*STORED DATA:*
>>>
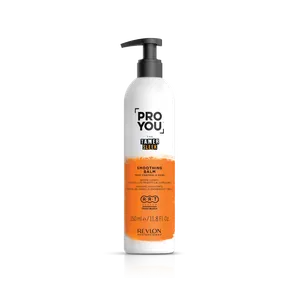 Revlon Proyou balzam za stilizovanje kose 350ml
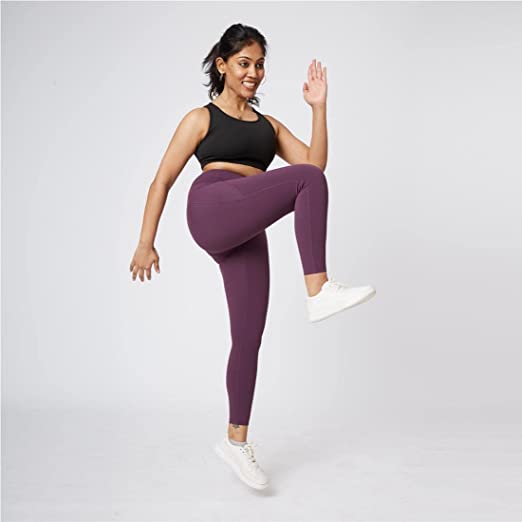 51dWBFejagL._SX522._SX._UX._SY._UY_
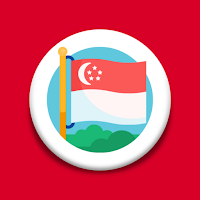 SG Magic VPN Pro APK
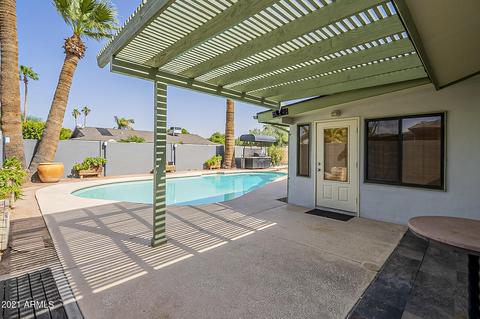 1110 E Watson Dr, Tempe, AZ 85283 photo 58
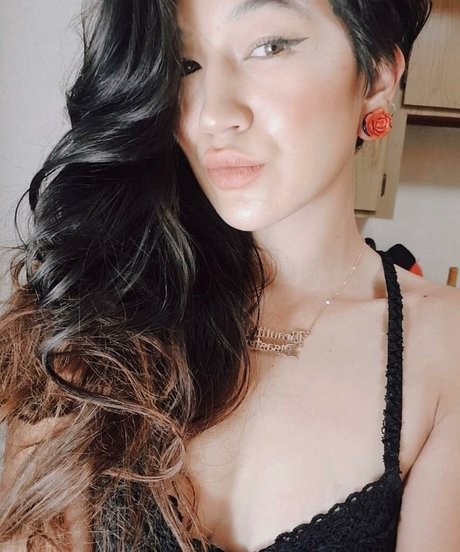Cupofalexx photo 19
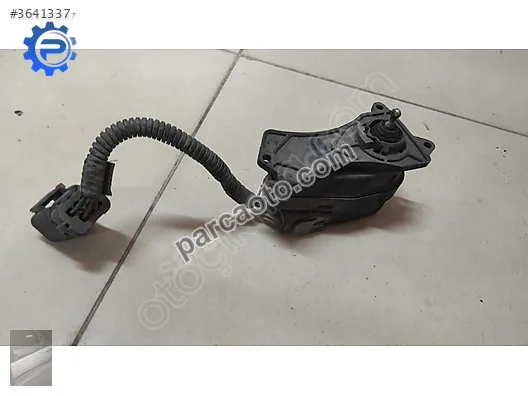 G cherokee far motoru 55054623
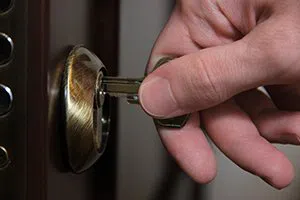 Cincinnati Express Locksmith, Cincinnati, OH 513-642-8025 - residential-locksmith-content-image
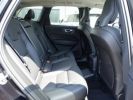 Annonce Volvo XC60 T8 AWD 310 145ch Polestar Geartronic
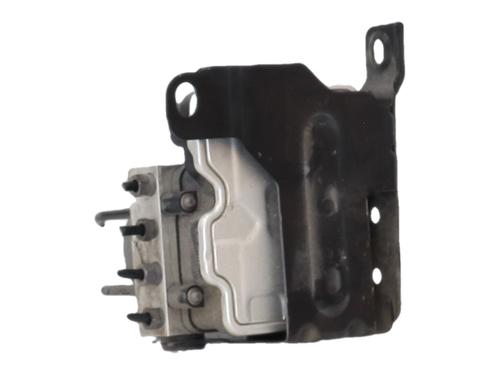 ABS pump CITROËN C5 AIRCROSS (A_) 1.6 Hybrid 225 (A45GFR) | BP37747651M43 - Image 4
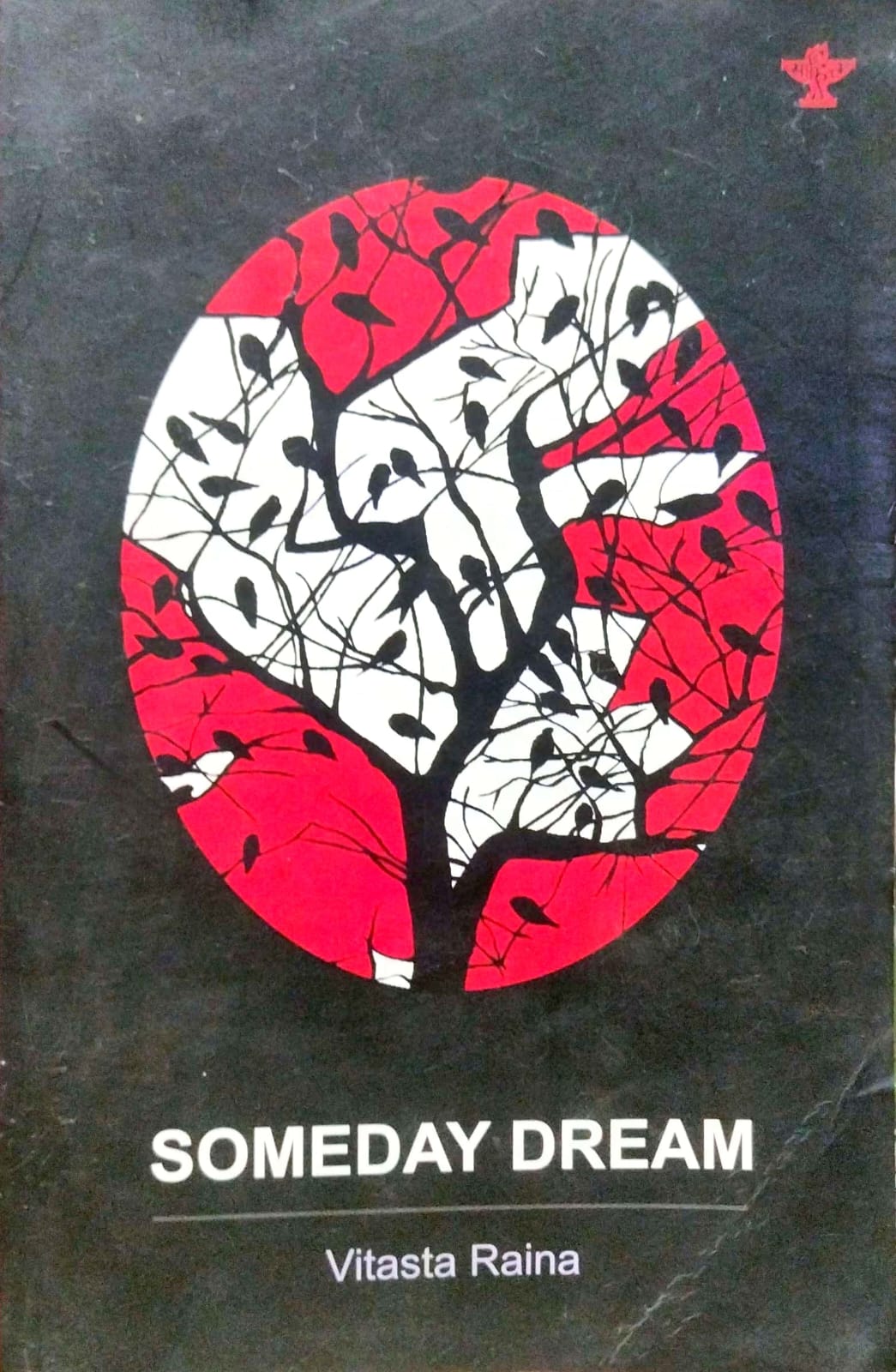 Someday Dream (English Version)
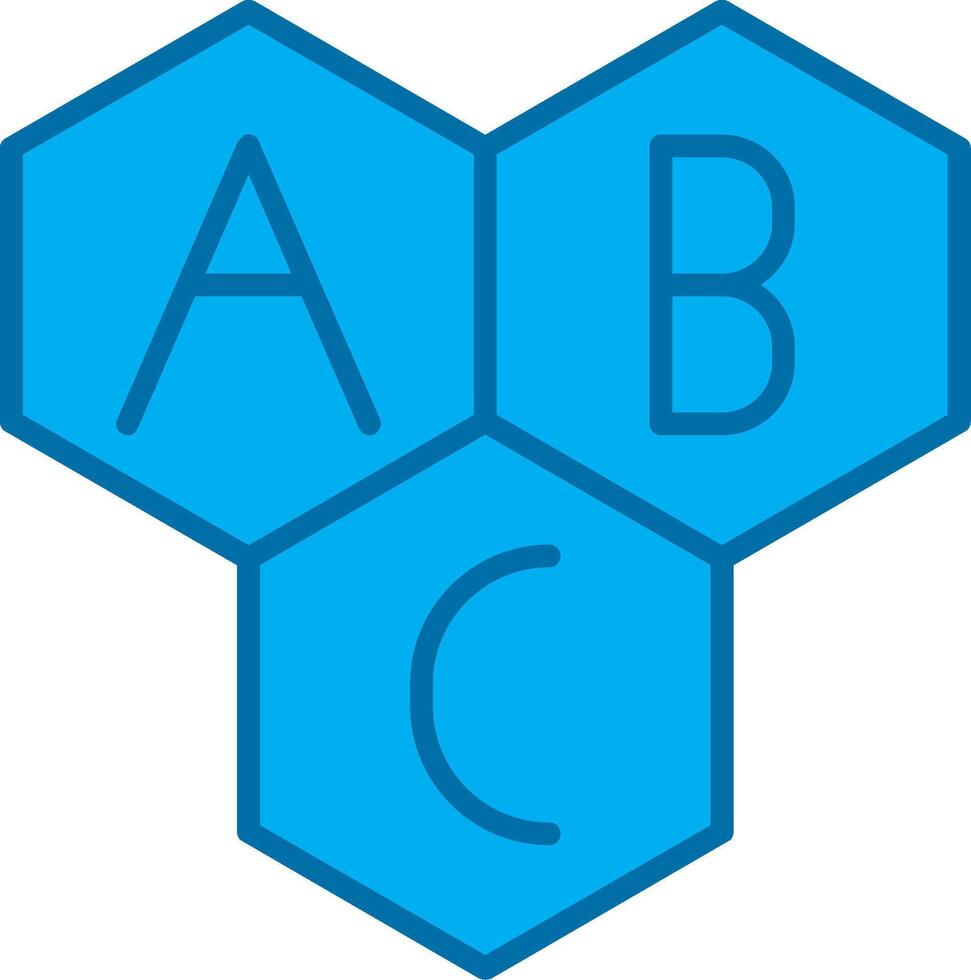 Icon icons design vector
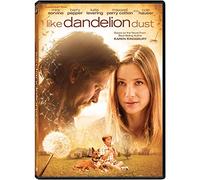 Like Dandelion Dust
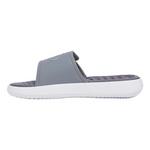 Men's Under Armour UA Ignite Pro 8 Slide Sandals - Thumbnail 2 of 4
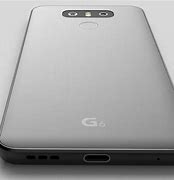 Image result for LG G6 Plus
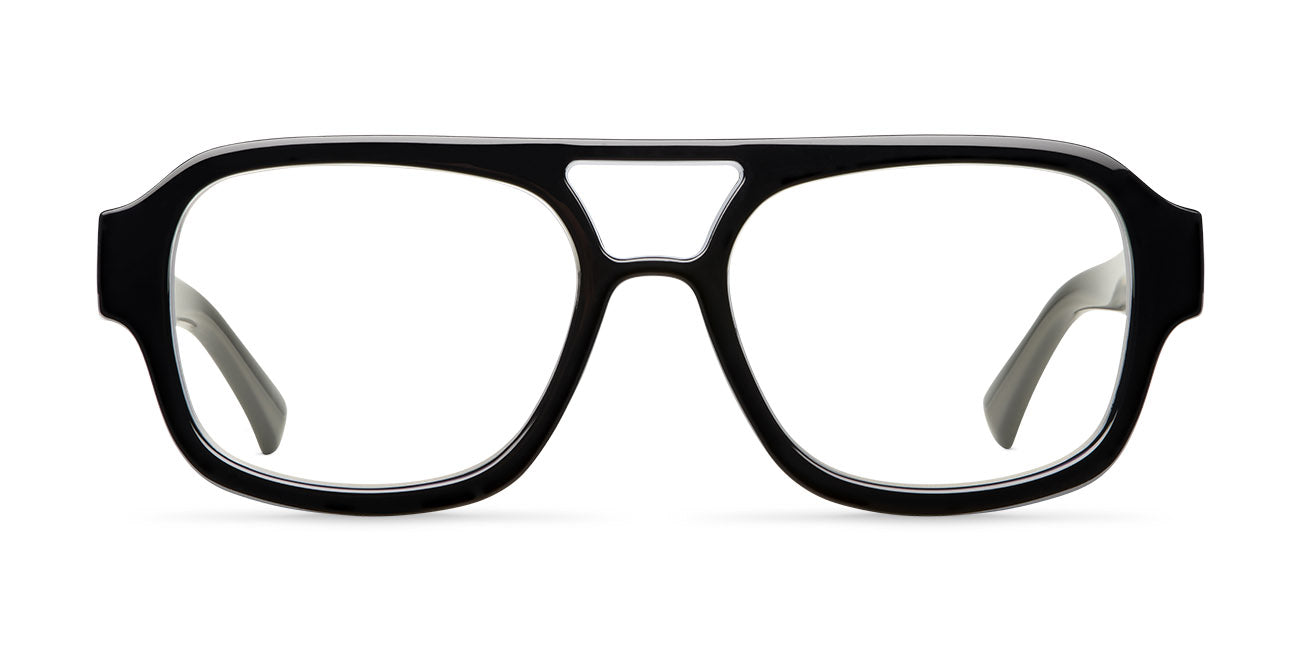 Shipo Black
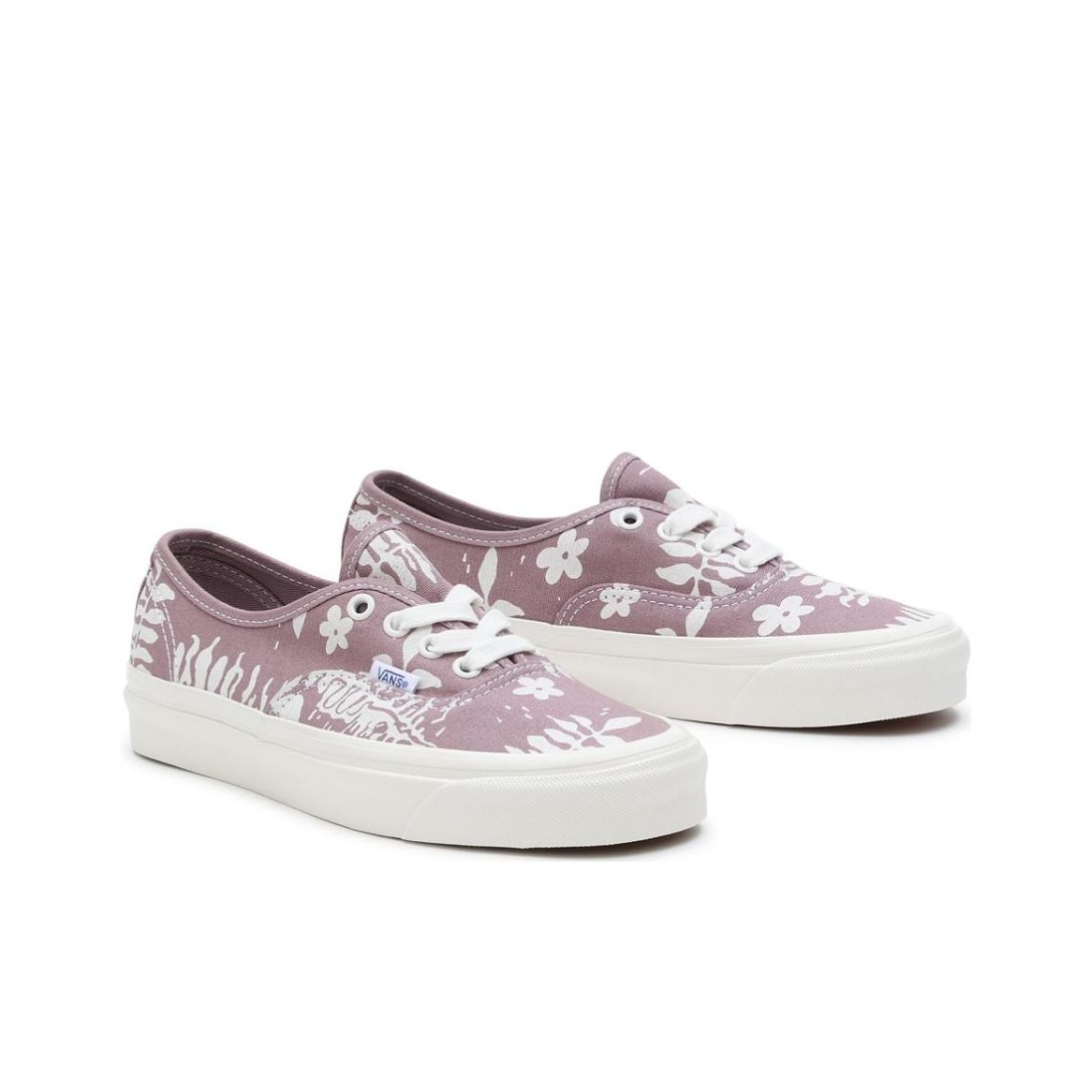 Vans Anaheim Factory Authentic - Vans Shoes Authentic reseña y precio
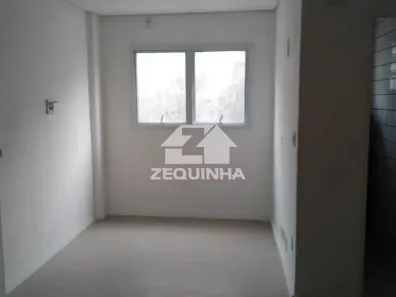 Sala Comercial para alugar, 19m² no Piratininga, Osasco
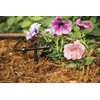 Rain Bird SW10/10PS Drip Irrigation Spot Watering Dripper/Emitter, 1 Gallon Per Hour, 10-Pack
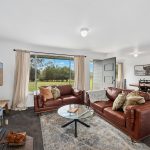 74 McDonalds Road Mudgee NSW 2850 AUS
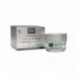 Martiderm® GF Vital Age Night cream Platinum 50ml
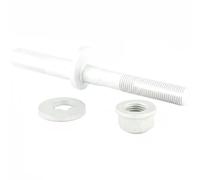 Braccio oscillante 1929-010-KIT FEBEST FEBEST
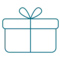 gift icon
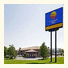 Comfort Inn Boucherville: fotografie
<<<
*EXERCISE:* Please turn the captions of the records above into a JSON list of strings, one string per line, skipping any line with no text and leaving out the pictures.

*ANSWER TO THIS TASK:*
[
  " Revlon Proyou balzam za stilizovanje kose 350ml",
  " 51dWBFejagL._SX522._SX._UX._SY._UY_",
  " SG Magic VPN Pro APK",
  " 1110 E Watson Dr, Tempe, AZ 85283 photo 58",
  "Cupofalexx photo 19",
  " G cherokee far motoru 55054623",
  " Cincinnati Express Locksmith, Cincinnati, OH 513-642-8025 - residential-locksmith-content-image",
  " Annonce Volvo XC60 T8 AWD 310 145ch Polestar Geartronic",
  " ABS pump CITROËN C5 AIRCROSS (A_) 1.6 Hybrid 225 (A45GFR) | BP37747651M43 - Image 4",
  " Someday Dream (English Version)",
  " Icon icons design vector",
  " Like Dandelion Dust",
  " Men's Under Armour UA Ignite Pro 8 Slide Sandals - Thumbnail 2 of 4",
  " Image result for LG G6 Plus",
  " Shipo Black",
  " Vans Anaheim Factory Authentic - Vans Shoes Authentic reseña y precio",
  " Sala Comercial para alugar, 19m² no Piratininga, Osasco",
  " Rain Bird SW10/10PS Drip Irrigation Spot Watering Dripper/Emitter, 1 Gallon Per Hour, 10-Pack",
  " 74 McDonalds Road Mudgee NSW 2850 AUS",
  " Martiderm® GF Vital Age Night cream Platinum 50ml",
  " Braccio oscillante 1929-010-KIT FEBEST FEBEST",
  " gift icon",
  " Comfort Inn Boucherville: fotografie"
]